### SECTION DU TEXTE
Edmond 1er d’Angleterre (920 ou 921-946)
Roi d’Angleterre de 939 à sa mort
Fils d’Édouard l’Ancien, Edmond hérite d’une Angleterre unifiée par son demi-frère aîné AEthelstan.
Son bref règne est marqué par la lutte avec les rois de Dublin Olaf Gothfrithson et Olaf Sihtricson pour le contrôle du royaume d’York [1] et des Cinq Bourgs [2], une lutte dont il sort victorieux. Il meurt assassiné à l’âge de 25 ans, et son frère cadet Eadred lui succède.
Au début du 10ème siècle, l’actuelle Angleterre est partagée en deux : au nord et à l’est se trouve le Danelaw [3], tandis que le sud et l’ouest sont occupés par le royaume anglo-saxon du Wessex [4], qui a victorieusement résisté aux assauts vikings sous le règne d’Alfred le Grand. Son fils et successeur Édouard l’Ancien conquiert la région des Cinq Bourgs et l’Est-Anglie [5].
Le fils d’Édouard, AEthelstan, parachève l’unification de l’Angleterre en s’emparant du royaume viking d’York en 927, chassant le roi Gothfrith . Il reçoit également la soumission des autres souverains de Grande-Bretagne, le roi d’Écosse, le roi de Strathclyde [6], le seigneur de Bamburgh [7] et les divers roitelets du pays de Galles. Sa suprématie est contestée en 937 par le fils de Gothfrith, le roi de Dublin Olaf Gothfrithson, qui s’allie avec Constantin II d’Écosse et Owen 1er de Strathclyde pour envahir l’Angleterre, mais leurs armées coalisées sont vaincues par AEthelstan à la bataille de Brunanburh [8].
Edmond est l’aîné des fils issus du troisième mariage d’Édouard l’Ancien avec Eadgifu , fille de l’ealdorman [9] de Kent [10] Sigehelm. Il est âgé de dix-huit ans lorsqu’il monte sur le trône en 939.
AEthelstan meurt le 27 octobre 939, et comme il n’a pas laissé d’enfants, Edmond lui succède. Il est sacré aux alentours du 29 novembre, probablement à Kingston upon Thames [11]. Olaf Gothfrithson met immédiatement à profit la disparition de son vieil ennemi pour envahir une nouvelle fois l’Angleterre.

### DONNÉES PRÉSENTÉES
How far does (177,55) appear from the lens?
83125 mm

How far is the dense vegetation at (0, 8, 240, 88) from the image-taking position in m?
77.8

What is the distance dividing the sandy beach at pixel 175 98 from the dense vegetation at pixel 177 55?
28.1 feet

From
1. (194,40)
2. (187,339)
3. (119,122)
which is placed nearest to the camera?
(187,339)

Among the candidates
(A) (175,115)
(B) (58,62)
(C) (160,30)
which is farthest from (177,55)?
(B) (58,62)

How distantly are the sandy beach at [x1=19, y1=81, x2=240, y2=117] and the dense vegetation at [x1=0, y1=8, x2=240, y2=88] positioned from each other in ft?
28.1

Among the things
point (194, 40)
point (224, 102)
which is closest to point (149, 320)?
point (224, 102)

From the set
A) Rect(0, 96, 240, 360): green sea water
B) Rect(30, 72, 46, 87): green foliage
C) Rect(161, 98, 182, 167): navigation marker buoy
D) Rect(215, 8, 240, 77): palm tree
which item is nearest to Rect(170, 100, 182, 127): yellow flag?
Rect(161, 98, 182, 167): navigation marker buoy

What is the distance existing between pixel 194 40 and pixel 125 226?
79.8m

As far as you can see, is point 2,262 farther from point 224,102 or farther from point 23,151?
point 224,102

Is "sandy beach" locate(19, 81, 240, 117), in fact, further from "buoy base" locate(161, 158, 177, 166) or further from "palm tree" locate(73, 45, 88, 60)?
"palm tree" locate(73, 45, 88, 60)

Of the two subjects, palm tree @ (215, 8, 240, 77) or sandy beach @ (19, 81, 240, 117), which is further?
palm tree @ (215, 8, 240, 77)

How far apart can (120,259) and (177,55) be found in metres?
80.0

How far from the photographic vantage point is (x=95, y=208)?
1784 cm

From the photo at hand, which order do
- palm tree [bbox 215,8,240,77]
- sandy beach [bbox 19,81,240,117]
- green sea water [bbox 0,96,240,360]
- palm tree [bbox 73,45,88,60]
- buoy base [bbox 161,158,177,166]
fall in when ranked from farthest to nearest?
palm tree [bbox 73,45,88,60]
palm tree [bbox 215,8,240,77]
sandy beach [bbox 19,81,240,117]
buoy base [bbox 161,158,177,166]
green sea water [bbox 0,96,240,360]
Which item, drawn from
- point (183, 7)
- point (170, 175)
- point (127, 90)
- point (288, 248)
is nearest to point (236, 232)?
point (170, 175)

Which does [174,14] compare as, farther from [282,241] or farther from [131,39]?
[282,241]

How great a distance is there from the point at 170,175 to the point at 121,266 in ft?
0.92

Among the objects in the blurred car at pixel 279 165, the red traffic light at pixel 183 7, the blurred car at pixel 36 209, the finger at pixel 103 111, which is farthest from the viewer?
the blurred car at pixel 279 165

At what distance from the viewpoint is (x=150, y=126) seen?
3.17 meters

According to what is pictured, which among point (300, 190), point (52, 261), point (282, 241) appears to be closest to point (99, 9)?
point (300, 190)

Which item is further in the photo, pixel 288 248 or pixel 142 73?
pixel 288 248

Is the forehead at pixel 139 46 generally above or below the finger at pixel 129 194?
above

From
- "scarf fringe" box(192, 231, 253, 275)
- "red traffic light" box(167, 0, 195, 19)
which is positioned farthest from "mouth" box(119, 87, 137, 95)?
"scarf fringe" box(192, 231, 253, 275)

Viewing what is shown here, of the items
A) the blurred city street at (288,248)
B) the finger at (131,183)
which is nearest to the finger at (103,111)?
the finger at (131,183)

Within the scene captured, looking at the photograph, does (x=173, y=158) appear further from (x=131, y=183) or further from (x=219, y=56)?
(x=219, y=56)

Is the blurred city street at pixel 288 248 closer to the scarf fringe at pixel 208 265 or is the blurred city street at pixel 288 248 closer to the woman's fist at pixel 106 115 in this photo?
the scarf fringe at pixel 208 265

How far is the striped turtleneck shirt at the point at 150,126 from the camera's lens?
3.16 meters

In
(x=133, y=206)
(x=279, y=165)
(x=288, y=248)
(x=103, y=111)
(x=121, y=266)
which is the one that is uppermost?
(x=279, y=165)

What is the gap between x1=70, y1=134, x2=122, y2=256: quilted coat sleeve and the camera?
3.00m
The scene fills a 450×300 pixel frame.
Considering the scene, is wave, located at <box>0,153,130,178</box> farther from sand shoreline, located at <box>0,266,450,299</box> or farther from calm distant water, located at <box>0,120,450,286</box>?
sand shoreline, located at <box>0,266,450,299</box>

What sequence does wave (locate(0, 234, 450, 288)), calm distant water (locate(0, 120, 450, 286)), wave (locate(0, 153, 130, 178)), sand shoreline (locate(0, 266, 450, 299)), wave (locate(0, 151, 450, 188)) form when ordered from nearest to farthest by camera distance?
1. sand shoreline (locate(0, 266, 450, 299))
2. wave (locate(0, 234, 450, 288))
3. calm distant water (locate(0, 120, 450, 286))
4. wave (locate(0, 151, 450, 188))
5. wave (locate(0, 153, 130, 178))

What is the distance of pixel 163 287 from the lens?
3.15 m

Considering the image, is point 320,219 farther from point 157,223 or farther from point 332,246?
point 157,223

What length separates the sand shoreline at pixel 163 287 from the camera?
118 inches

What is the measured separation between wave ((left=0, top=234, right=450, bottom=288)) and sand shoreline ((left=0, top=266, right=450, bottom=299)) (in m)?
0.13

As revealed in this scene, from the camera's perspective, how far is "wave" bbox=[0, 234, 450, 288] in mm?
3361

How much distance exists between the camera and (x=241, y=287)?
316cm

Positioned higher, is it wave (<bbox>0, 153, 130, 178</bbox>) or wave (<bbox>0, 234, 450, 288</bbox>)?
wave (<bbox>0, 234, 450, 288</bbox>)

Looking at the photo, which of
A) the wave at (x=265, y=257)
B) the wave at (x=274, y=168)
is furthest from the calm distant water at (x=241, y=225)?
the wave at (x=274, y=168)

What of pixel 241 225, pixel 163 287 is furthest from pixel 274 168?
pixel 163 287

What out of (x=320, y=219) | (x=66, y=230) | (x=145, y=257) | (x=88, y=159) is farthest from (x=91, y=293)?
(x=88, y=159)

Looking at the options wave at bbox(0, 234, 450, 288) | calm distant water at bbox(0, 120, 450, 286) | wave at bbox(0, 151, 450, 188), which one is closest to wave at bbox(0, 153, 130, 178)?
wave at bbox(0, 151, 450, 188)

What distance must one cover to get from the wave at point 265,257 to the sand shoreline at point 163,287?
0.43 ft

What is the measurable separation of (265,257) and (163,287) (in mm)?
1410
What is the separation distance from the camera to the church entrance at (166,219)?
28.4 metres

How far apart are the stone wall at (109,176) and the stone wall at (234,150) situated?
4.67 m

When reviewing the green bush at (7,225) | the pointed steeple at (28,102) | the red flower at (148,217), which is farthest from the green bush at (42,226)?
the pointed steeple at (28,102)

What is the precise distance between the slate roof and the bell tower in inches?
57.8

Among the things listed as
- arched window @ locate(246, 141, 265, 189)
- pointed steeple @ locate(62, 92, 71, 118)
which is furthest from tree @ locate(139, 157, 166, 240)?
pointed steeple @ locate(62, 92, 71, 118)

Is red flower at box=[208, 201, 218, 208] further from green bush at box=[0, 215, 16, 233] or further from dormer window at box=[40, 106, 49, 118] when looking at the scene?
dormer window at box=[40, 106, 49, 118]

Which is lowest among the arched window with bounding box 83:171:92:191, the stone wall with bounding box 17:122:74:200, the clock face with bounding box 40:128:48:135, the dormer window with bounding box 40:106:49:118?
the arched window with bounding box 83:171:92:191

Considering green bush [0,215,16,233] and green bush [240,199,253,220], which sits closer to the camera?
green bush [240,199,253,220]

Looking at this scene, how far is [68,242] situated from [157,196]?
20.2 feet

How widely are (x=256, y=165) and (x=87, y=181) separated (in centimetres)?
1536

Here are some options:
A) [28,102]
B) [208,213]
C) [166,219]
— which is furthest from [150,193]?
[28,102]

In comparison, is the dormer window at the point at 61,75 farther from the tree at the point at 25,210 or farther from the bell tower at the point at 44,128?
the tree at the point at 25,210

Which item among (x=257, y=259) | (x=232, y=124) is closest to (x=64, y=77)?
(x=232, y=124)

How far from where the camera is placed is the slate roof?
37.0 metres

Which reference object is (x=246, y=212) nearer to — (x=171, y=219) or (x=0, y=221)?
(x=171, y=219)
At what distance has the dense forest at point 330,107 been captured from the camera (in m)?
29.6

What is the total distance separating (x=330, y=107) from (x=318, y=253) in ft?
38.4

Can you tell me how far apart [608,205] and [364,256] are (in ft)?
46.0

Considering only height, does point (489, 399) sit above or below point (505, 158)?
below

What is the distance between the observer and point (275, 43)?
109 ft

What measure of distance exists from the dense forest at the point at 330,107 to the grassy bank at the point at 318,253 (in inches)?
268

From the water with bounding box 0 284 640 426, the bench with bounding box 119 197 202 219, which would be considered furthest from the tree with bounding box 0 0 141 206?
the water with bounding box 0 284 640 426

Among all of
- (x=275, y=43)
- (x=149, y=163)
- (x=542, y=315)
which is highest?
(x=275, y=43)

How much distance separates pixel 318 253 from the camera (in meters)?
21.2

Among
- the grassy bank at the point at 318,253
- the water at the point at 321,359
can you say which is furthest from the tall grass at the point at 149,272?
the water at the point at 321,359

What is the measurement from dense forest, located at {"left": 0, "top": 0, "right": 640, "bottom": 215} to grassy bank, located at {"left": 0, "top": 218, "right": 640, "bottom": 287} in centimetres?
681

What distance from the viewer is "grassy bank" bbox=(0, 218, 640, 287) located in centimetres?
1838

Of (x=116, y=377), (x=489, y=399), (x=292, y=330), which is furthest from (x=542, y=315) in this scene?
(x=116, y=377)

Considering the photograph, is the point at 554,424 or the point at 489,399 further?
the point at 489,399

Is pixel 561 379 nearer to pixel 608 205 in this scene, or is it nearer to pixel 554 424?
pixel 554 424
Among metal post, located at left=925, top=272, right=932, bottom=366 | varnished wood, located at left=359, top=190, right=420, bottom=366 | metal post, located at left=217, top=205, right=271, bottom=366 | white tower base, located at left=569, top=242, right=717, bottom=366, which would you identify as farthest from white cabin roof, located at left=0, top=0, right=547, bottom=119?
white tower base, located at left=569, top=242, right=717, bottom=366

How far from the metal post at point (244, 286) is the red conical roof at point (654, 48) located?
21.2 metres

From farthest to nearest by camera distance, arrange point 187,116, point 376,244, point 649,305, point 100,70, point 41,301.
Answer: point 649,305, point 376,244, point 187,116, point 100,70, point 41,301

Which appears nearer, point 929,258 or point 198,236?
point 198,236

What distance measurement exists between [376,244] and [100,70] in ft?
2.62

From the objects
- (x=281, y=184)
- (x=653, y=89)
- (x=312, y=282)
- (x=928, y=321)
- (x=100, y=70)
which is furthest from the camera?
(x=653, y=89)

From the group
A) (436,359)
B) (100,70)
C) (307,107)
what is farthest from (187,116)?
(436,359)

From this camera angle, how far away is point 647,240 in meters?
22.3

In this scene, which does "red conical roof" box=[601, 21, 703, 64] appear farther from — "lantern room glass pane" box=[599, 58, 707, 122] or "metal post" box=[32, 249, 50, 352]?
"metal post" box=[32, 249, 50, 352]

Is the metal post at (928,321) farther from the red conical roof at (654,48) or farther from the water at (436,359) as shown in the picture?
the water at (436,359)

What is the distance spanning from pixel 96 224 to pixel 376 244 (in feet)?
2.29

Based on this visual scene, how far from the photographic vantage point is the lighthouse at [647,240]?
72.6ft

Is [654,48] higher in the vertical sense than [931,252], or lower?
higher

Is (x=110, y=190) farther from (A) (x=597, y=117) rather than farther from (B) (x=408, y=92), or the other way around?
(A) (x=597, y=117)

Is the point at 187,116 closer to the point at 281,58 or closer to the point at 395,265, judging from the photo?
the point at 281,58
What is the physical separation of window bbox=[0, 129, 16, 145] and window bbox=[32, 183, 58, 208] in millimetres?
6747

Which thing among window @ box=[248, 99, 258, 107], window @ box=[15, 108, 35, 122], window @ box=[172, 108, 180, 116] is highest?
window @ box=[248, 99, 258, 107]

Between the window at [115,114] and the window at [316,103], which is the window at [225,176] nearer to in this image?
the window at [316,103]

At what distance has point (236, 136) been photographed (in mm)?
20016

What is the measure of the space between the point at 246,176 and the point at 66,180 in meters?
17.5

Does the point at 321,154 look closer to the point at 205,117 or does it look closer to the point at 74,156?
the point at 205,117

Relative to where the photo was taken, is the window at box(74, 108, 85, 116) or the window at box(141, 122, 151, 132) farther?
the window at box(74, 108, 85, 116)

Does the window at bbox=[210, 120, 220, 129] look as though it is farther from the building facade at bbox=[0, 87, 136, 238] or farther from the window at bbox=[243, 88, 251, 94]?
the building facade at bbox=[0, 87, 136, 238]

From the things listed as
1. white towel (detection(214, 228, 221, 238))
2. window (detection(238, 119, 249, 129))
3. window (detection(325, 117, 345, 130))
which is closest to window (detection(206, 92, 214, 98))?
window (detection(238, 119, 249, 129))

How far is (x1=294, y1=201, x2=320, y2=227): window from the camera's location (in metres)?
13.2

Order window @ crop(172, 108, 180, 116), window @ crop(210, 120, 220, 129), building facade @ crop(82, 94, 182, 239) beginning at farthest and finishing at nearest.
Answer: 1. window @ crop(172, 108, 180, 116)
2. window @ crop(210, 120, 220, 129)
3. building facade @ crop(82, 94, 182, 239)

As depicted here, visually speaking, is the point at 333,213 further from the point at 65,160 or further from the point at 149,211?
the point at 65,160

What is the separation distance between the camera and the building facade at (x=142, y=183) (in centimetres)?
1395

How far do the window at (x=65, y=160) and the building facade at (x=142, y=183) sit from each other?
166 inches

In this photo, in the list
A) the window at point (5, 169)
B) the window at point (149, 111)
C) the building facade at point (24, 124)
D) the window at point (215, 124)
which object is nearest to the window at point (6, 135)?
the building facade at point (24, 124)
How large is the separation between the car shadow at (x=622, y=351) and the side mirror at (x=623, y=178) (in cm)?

### TRAVAIL DEMANDÉ
Dans le texte sur Edmond 1er d’Angleterre, reprenez le passage situé entre « Edmond 1er d’Angleterre » et « et l’Est-Anglie [5]. », bornes incluses, en changeant « Edmond » en « Edmund ».

### RÉSULTAT OBTENU
Edmund 1er d’Angleterre (920 ou 921-946)
Roi d’Angleterre de 939 à sa mort
Fils d’Édouard l’Ancien, Edmund hérite d’une Angleterre unifiée par son demi-frère aîné AEthelstan.
Son bref règne est marqué par la lutte avec les rois de Dublin Olaf Gothfrithson et Olaf Sihtricson pour le contrôle du royaume d’York [1] et des Cinq Bourgs [2], une lutte dont il sort victorieux. Il meurt assassiné à l’âge de 25 ans, et son frère cadet Eadred lui succède.
Au début du 10ème siècle, l’actuelle Angleterre est partagée en deux : au nord et à l’est se trouve le Danelaw [3], tandis que le sud et l’ouest sont occupés par le royaume anglo-saxon du Wessex [4], qui a victorieusement résisté aux assauts vikings sous le règne d’Alfred le Grand. Son fils et successeur Édouard l’Ancien conquiert la région des Cinq Bourgs et l’Est-Anglie [5].